6. Most impressive main event win
Martin Jacobson’s win in 2014 stands out for me because it showed what is possible when you treat poker like world-class professional sportsman handle their respective playgrounds. I also knew him and had always loved interviewing him, so that helps. There’s nothing better than having a vested interest in at least one person at the final table, and in 2014 mine was Jacobson. The fact that there was a film crew following him as he prepared for the November Nine was a bonus.
7. Four most important players in WSOP history
I’m not much of a historian so I will keep it short and sweet.
1. Doyle Brunson.
2. Phil Hellmuth.
3. Chris Moneymaker.
These three are obvious.
Brunson for his early work in getting the thing off the ground, and Hellmuth and Moneymaker whose performances and personalities elevated the game to the mainstream audience.
4. The John Hesp Type
There must have been countless John Hesps in the past 50-years that gave people like me (enthusiastic poker fans dreaming of one day being a millionaire) the belief that anything is possible in this great game of ours.
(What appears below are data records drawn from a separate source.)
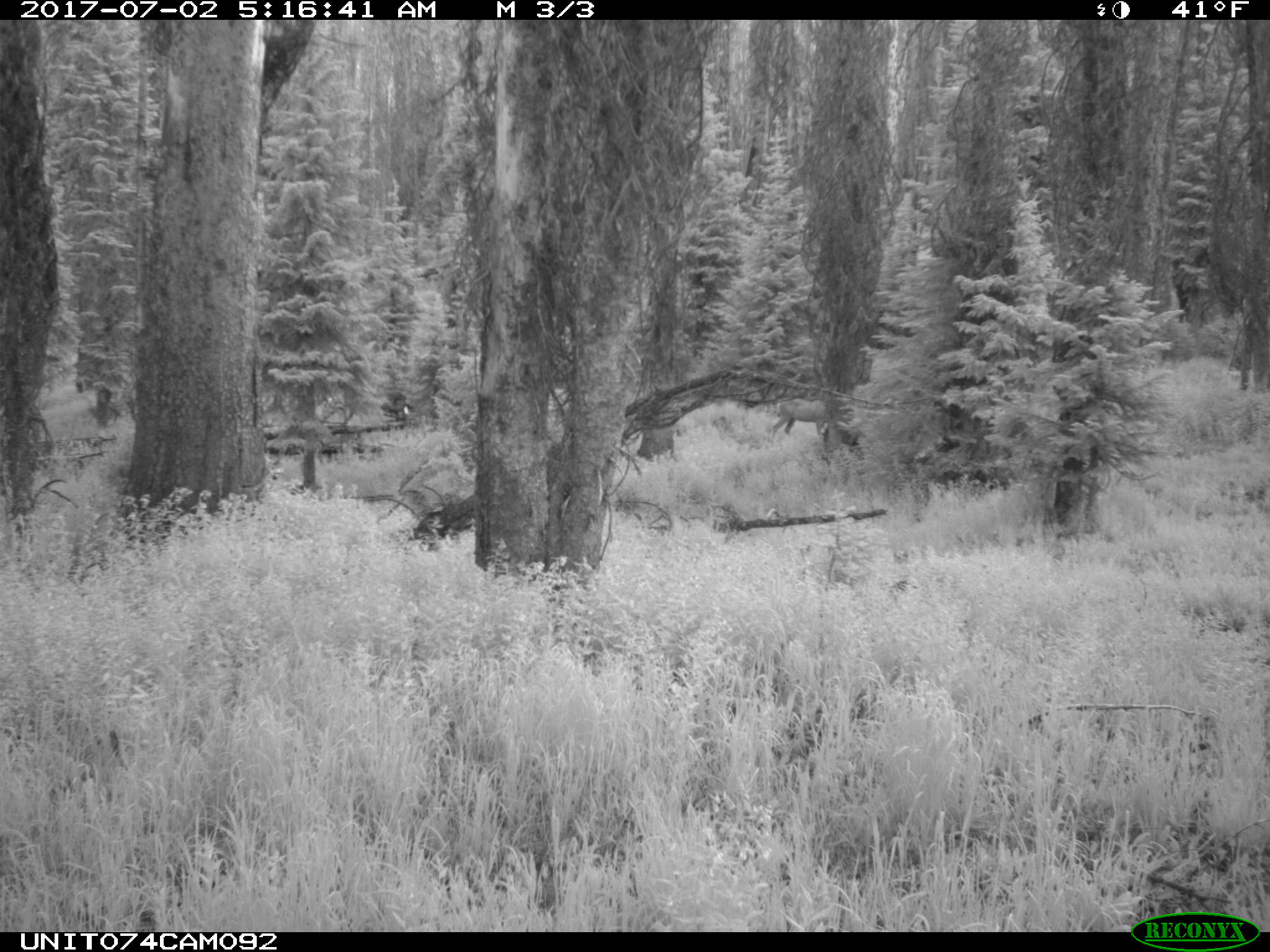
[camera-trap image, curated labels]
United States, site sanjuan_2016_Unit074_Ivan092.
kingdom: Animalia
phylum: Chordata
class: Mammalia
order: Artiodactyla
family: Cervidae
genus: Odocoileus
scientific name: Odocoileus hemionus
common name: mule deer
How many of us can win Wimbledon, appear in the World Cup final, or win an Olympic gold medal?
We can all win the WSOP Main Event, and despite the skill gap widening thanks to the prevalence of AI-driven third-party software tools and a more holistic approach when it comes to the professionalism of the game, every so often a pensioner comes from nowhere forcing us to think of a reason to scran together ten large and book a flight to Vegas.